» **Material provided**:
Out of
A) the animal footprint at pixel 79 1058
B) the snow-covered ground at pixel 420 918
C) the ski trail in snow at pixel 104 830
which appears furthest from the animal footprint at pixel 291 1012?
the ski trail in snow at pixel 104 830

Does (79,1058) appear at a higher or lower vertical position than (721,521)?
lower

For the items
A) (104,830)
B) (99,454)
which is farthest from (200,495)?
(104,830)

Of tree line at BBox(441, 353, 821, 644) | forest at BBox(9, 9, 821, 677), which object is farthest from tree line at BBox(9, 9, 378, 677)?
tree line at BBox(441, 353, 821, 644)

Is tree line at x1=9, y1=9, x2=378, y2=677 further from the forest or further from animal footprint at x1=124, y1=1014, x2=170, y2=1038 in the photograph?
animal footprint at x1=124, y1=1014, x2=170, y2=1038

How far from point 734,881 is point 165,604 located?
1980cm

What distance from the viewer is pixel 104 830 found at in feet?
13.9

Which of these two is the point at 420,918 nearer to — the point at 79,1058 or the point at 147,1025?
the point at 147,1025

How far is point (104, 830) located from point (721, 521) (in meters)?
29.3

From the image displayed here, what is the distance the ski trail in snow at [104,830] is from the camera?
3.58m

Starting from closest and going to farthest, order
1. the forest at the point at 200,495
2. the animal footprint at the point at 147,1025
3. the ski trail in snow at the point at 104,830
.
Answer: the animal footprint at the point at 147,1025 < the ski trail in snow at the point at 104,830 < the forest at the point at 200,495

» **What the task asks**: Output all of the material, please, exactly as it stands.

» **Finished task**:
Out of
A) the animal footprint at pixel 79 1058
B) the snow-covered ground at pixel 420 918
C) the ski trail in snow at pixel 104 830
which appears furthest from the animal footprint at pixel 291 1012?
the ski trail in snow at pixel 104 830

Does (79,1058) appear at a higher or lower vertical position than (721,521)?
lower

For the items
A) (104,830)
B) (99,454)
which is farthest from (200,495)?
(104,830)

Of tree line at BBox(441, 353, 821, 644) | forest at BBox(9, 9, 821, 677), which object is farthest from tree line at BBox(9, 9, 378, 677)?
tree line at BBox(441, 353, 821, 644)

Is tree line at x1=9, y1=9, x2=378, y2=677 further from the forest or further from animal footprint at x1=124, y1=1014, x2=170, y2=1038 in the photograph?
animal footprint at x1=124, y1=1014, x2=170, y2=1038

How far from point 734,881 is point 165,604 located?
1980cm

What distance from the viewer is pixel 104 830 found at in feet?
13.9

Which of these two is the point at 420,918 nearer to — the point at 79,1058 or the point at 147,1025?
the point at 147,1025

How far is point (104, 830) located from point (721, 521) (in meters)?
29.3

From the image displayed here, what is the distance the ski trail in snow at [104,830] is from the camera?
3.58m

Starting from closest and going to farthest, order
1. the forest at the point at 200,495
2. the animal footprint at the point at 147,1025
3. the ski trail in snow at the point at 104,830
.
Answer: the animal footprint at the point at 147,1025 < the ski trail in snow at the point at 104,830 < the forest at the point at 200,495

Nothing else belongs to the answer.